Simulate clustered categorical datasets by using continous time Marcov chain.

simulator(simK, n_coordinates, n_observations,
n_categories, sim_between_t, sim_within_t, use_dirichlet = FALSE, sim_pi)

Arguments

simK

Number of clusters.

n_coordinates

Number of coordinate of the simulated dataset.

n_observations

Number of observation of the simulated dataset.

n_categories

Number of categories of the simulated dataset.

sim_between_t

Between cluster variation.

sim_within_t

Within cluster variation.

use_dirichlet

Indicate if cimulate datasets with dirichlet prior. Defalut is FALSE.

sim_pi

Mixing proportions, a vector with the same length of specified number of clusters and the sum of the values in this vector has to be 1.

Value

Returns a list of simulation dataset results.

Details

Value:

  • "CTMC_probabilities": Number of observations in each cluster of the best initialization.

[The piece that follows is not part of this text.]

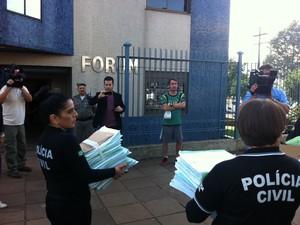 Inquérito policial sobre morte de Bernardo é entregue à Justiça em Três Passos, RS (Foto: Estevão Pires/G1)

  • "modes": Simulated modes.

  • "cluster_assignments": Simulated cluster assignments.

  • "cluster_sizes": Simulated cluster sizes.

  • "data": Simulated data.

Examples

#Simulate data with dim 100 * 10, 4 different categories and there are 5 true clusters. data <- simulator(simK = 5, n_coordinates = 10, n_observations = 100, n_categories = 4, sim_between_t = 2, sim_within_t = 1, use_dirichlet = TRUE, sim_pi = c(0.1, 0.1, 0.2, 0.3, 0.3))